- _About this exercise_:
Look below for the line with "phylum: Chordata", and from there restate every line word for word until the entries end.

- _Listed records_:

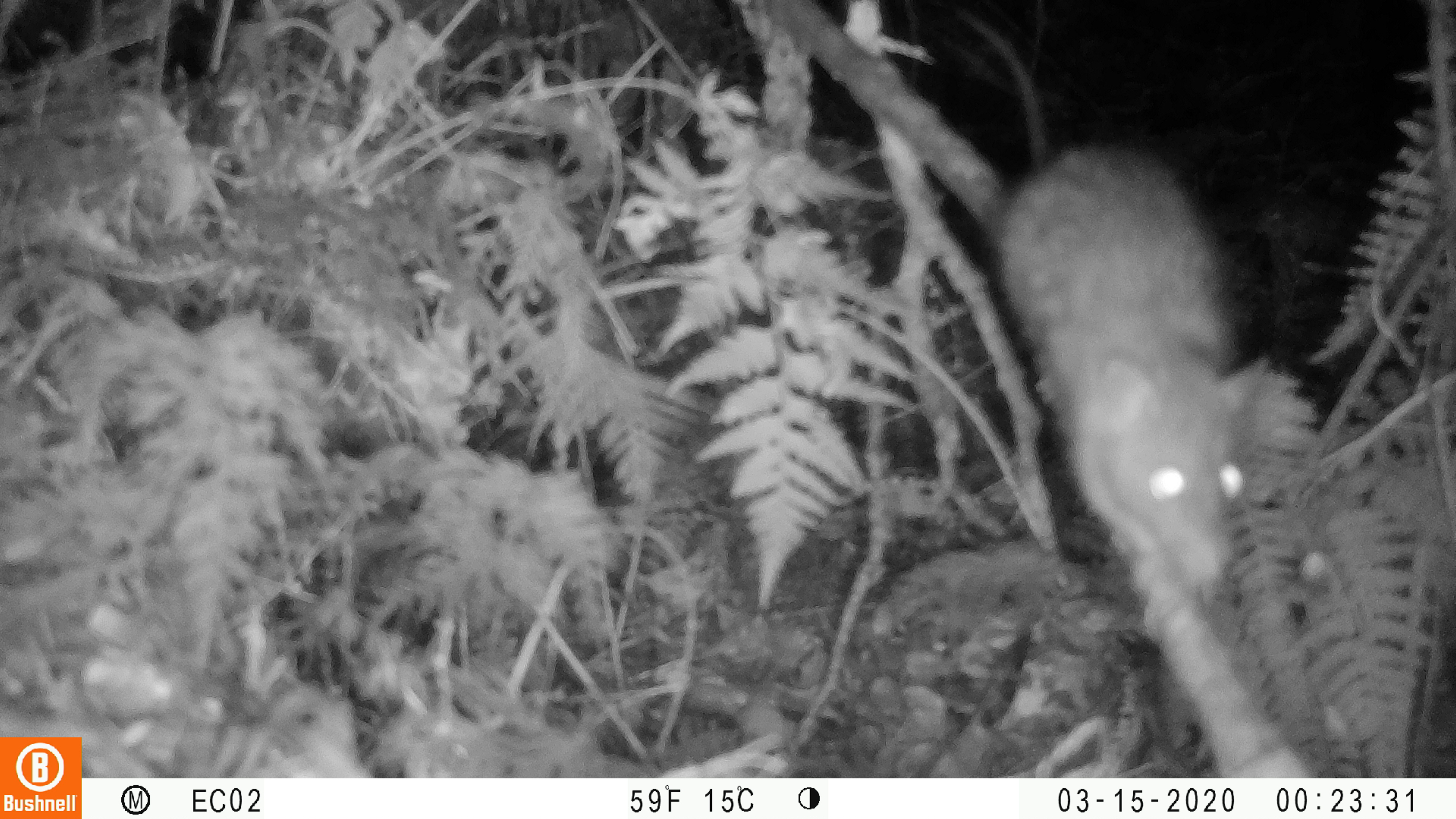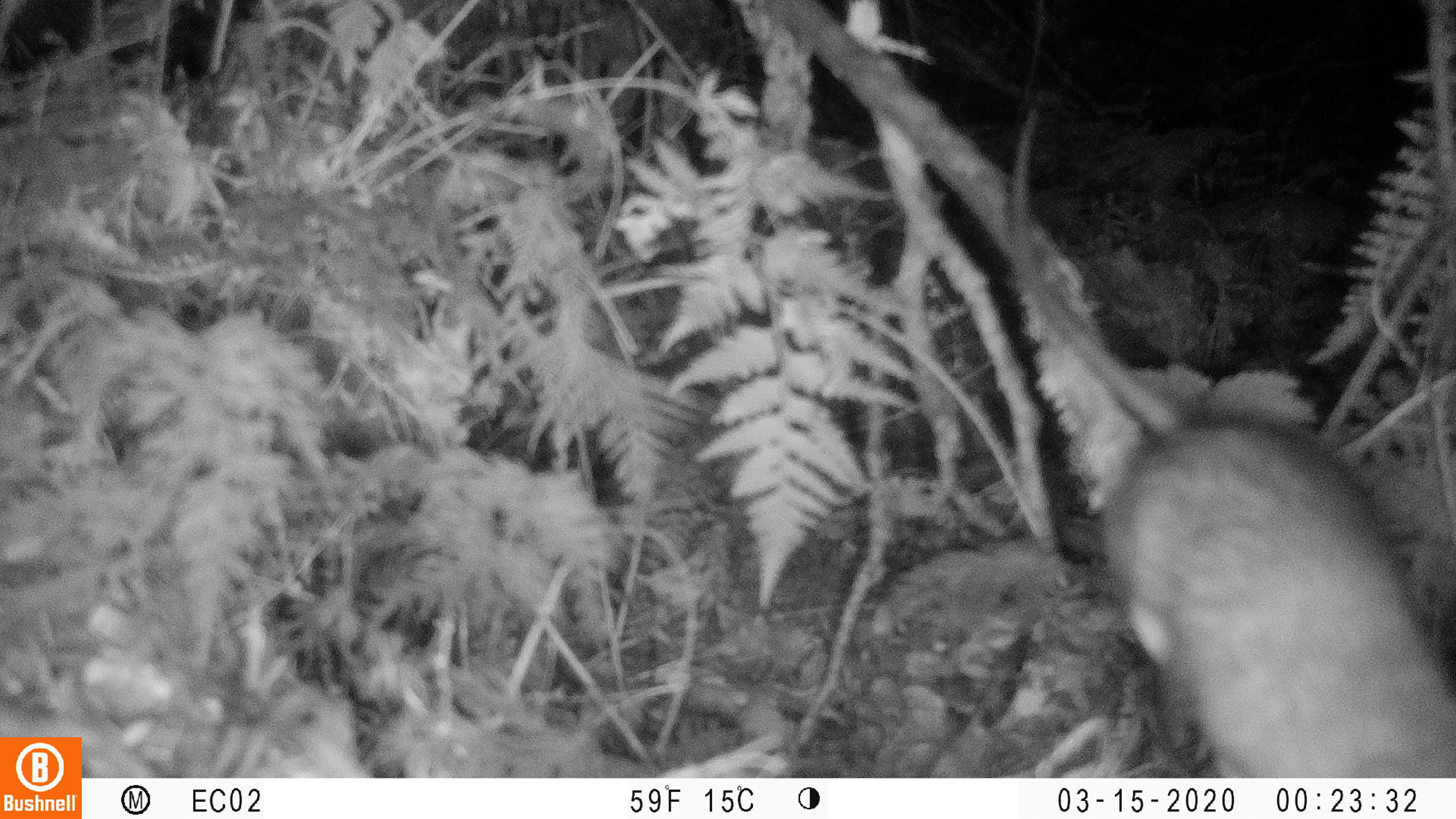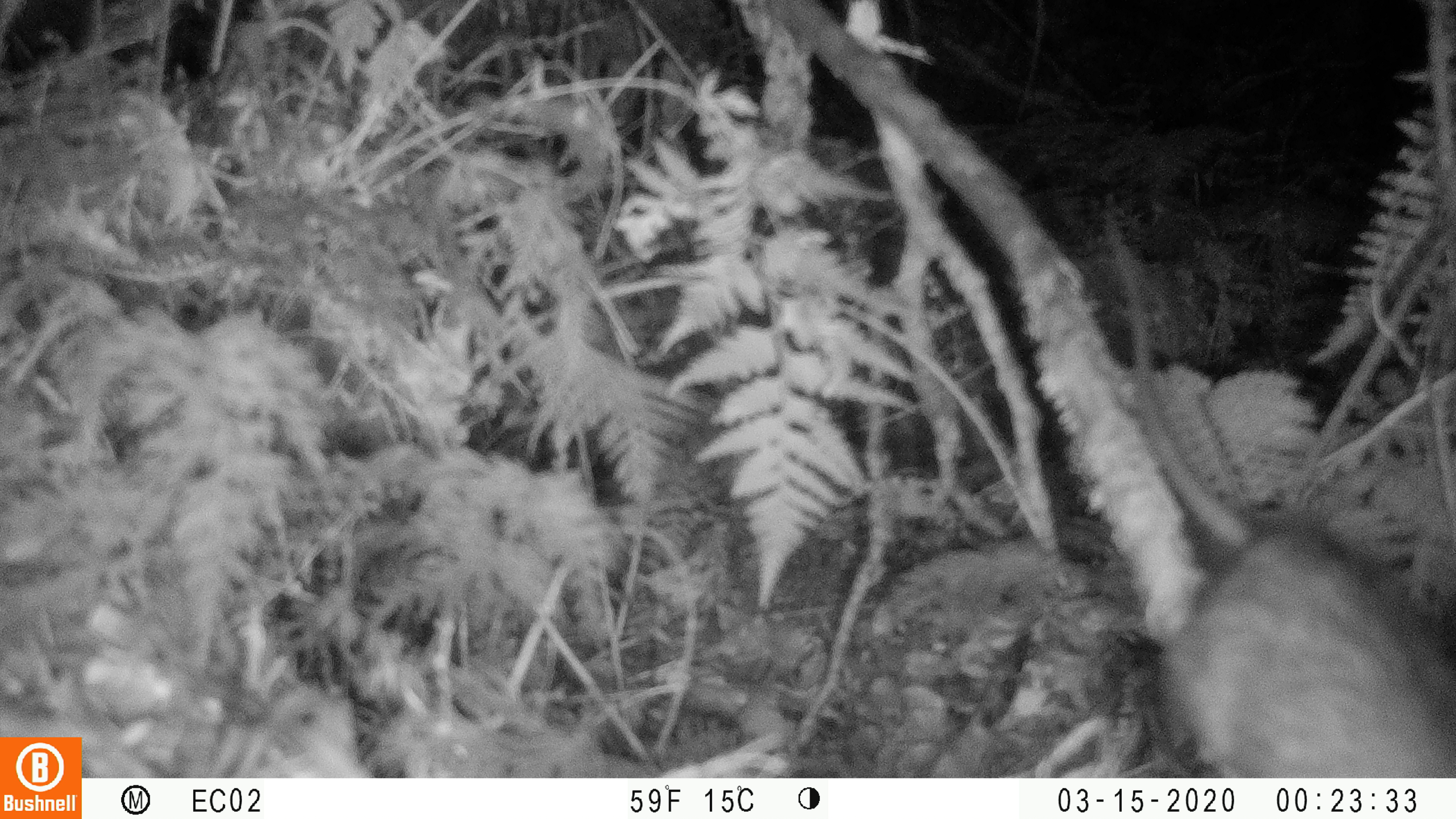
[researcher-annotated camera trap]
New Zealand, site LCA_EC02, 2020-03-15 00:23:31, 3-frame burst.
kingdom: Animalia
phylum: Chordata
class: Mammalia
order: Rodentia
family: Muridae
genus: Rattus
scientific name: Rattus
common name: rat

- _Exercise answer_:
phylum: Chordata
class: Mammalia
order: Rodentia
family: Muridae
genus: Rattus
scientific name: Rattus
common name: rat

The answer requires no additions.